Bangladesh has had no contact with the Myanmar military – on the repatriation issue or otherwise – since the latter mounted the coup in February, a senior Bangladeshi foreign ministry official, who was not authorized to speak to reporters, told BenarNews.

Dhaka’s last engagement with Naypyidaw was on Jan. 19, in Beijing-brokered virtual trilateral talks. At the time, Aung San Suu Kyi’s National League for Democracy (NLD) government, elected last November, was in power.

Dhaka then urged Myanmar to create conditions in which refugees would agree to return.

The two sides tentatively discussed a fresh attempt to begin repatriation in the second quarter of this year, though it was not immediately clear what guarantees Rohingya would receive about their safety and livelihood under the plan.

Less than a month later, the NLD government was overthrown.

While Beijing told Dhaka last Friday that it was “appropriately addressing” Bangladesh’s desire to resume Rohingya repatriation talks, China’s ambassador to the South Asian nation earlier this month gave what appeared to be a more realistic assessment.

“We have lost contact in Myanmar on the Rohingya issue as the situation in Myanmar is not normal now.

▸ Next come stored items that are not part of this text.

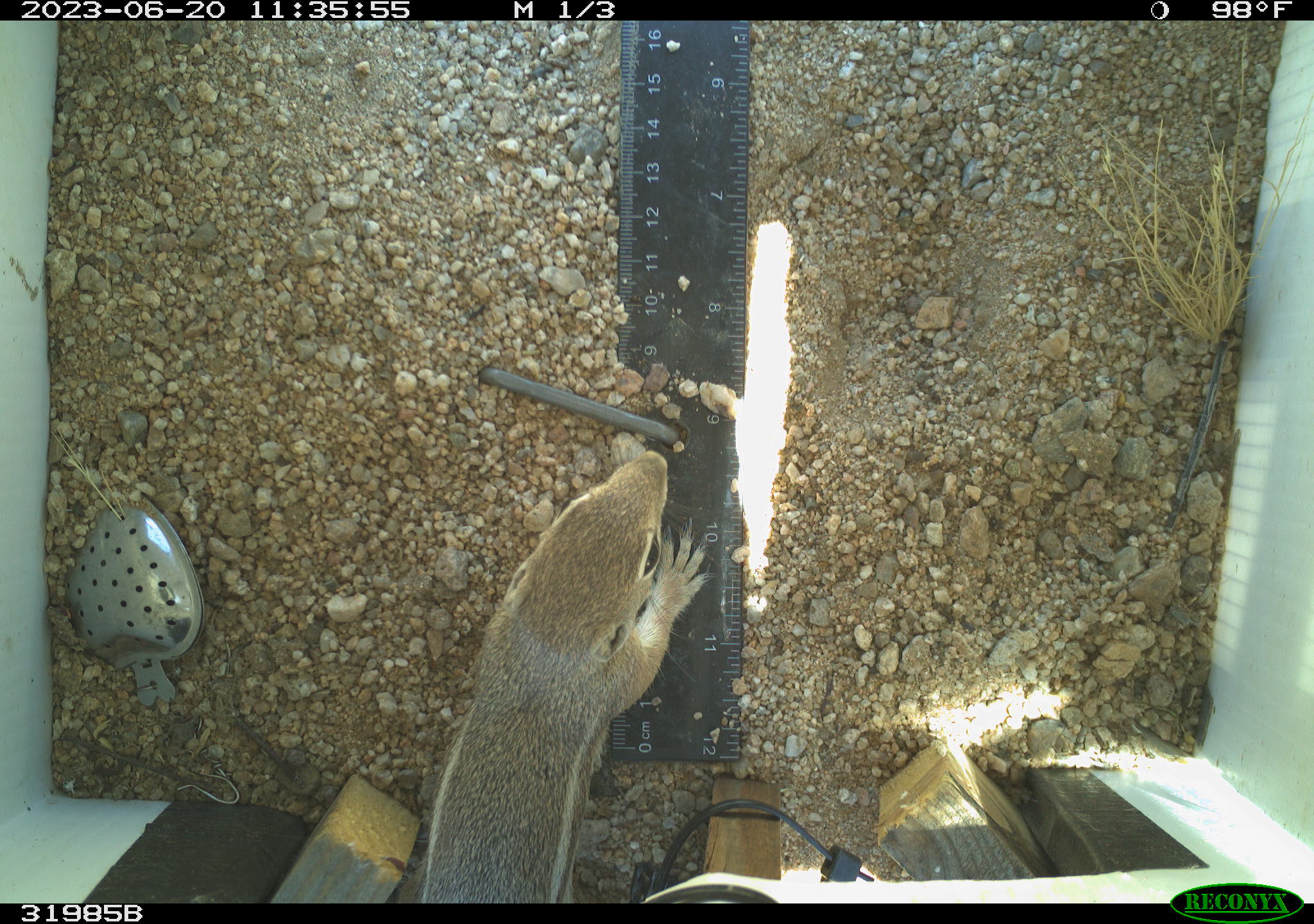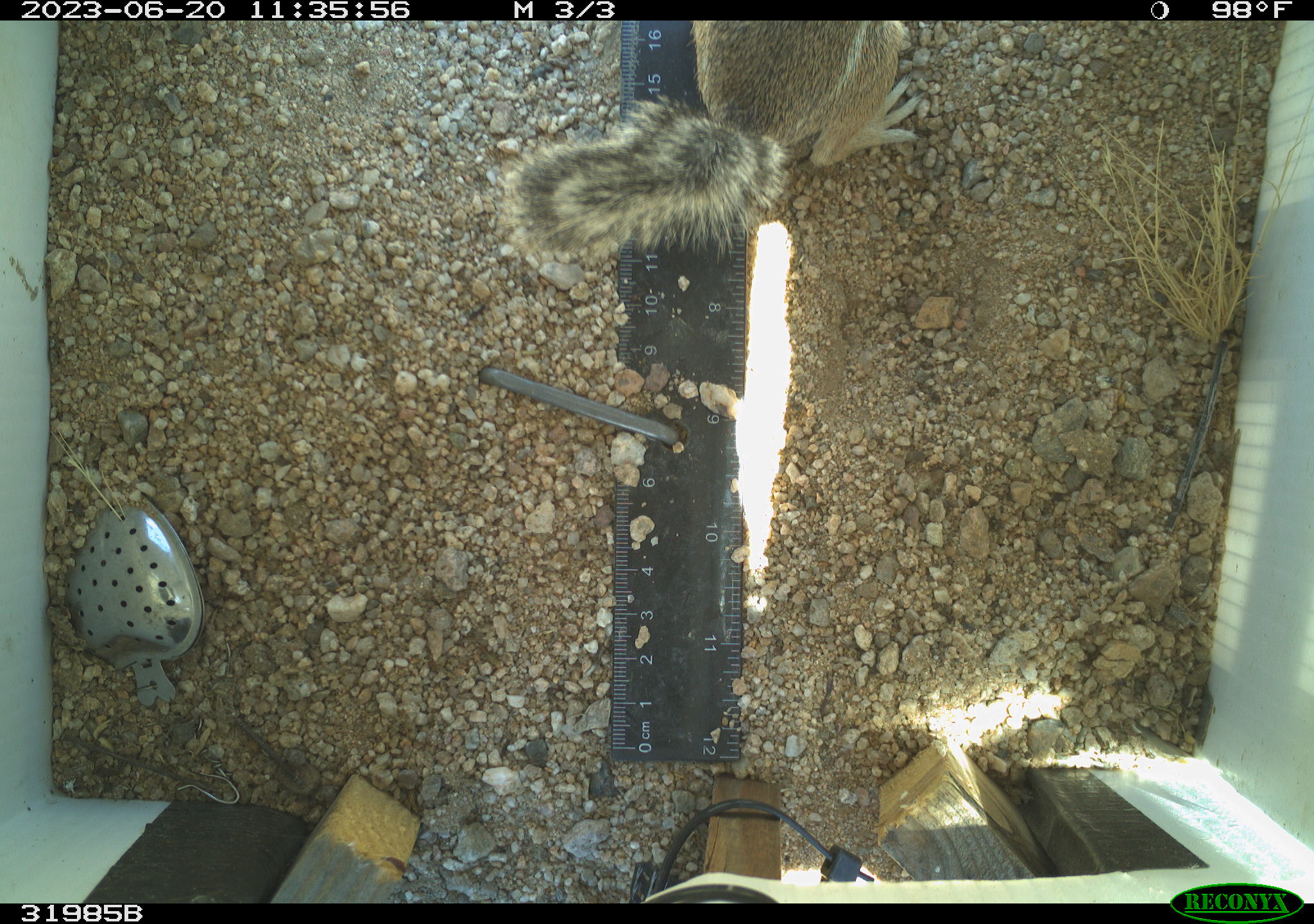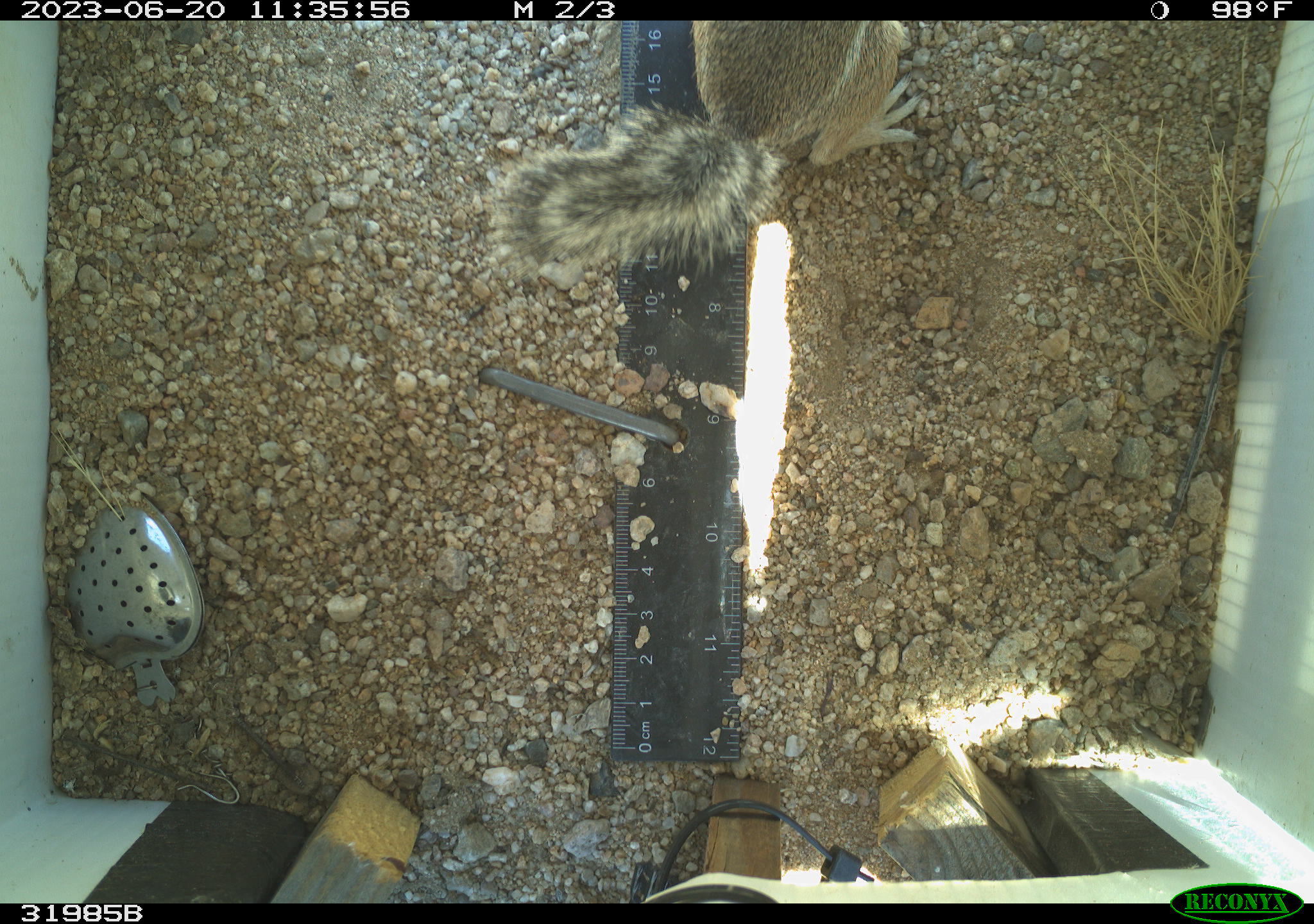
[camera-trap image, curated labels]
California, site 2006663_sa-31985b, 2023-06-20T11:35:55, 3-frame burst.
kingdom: Animalia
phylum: Chordata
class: Mammalia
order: Rodentia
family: Sciuridae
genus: Ammospermophilus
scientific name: Ammospermophilus leucurus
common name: white-tailed antelope squirrel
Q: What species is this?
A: White-tailed antelope squirrel (Ammospermophilus leucurus).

Bangladesh is also unable to communicate,” envoy Li Jiming said on May 10, in a virtual address to diplomatic correspondents in Dhaka.

“There are no signs of improvement in the situation. We have no choice but to be patient. We see no possibility of resuming the tripartite talks in the near future.”

Bangladesh knew this was the case a month after the Myanmar military coup, as the parliamentary committee on foreign affairs urged the foreign ministry to look to other nations to continue with talks about sending the Rohingya back.

The committee said “not to depend on the Myanmar’s military government for Rohingya repatriation, and expedite the diplomatic efforts to put more international pressure on Myanmar,” according to the minutes of its March 10 meeting obtained by BenarNews.

In late 2017, both Myanmar and Bangladesh agreed to begin the process of the voluntary Rohingya repatriation but that never took off partly because refugees were reluctant to return to what they described as a hostile environment in their Rakhine state.

‘They never want that the Rohingya return’

The latest developments – especially Min Aung Hlaing’s comments – have not surprised the Rohingya refugees, more than a million of whom live in camps in Cox’s Bazar.

The Rohingya know all too well about violence and persecution by Myanmar’s military. And they are very familiar with Senior Gen. Min Aung Hlaing.

In August 2017, the Myanmar military under his leadership launched an offensive against the Rohingya that the U.N. later described as “a textbook example of ethnic cleansing.”

“The comments by the Myanmar military chief about Rohingya repatriation are not new. This is a continuation of their previous statements. They never want that the Rohingya return to their homeland in Myanmar,” Md. Rafiq, a camp leader, told BenarNews.

“True repatriation would only begin when the U.N. and the international community remain fully engaged. We would not return to Rakhine unprotected. We will go back once our nationality is returned and safety and security are guaranteed.”

For Master Md. Ilias, another refugee leader, it makes no difference whether Myanmar is military- or civil-controlled.

“We believe neither the Myanmar military nor [Aung San] Suu Kyi – they are two sides of the same coin. They would not protect the interests of the Rohingya; they will not accept the Rohingya. The only option we have is the international community,” Ilias told BenarNews.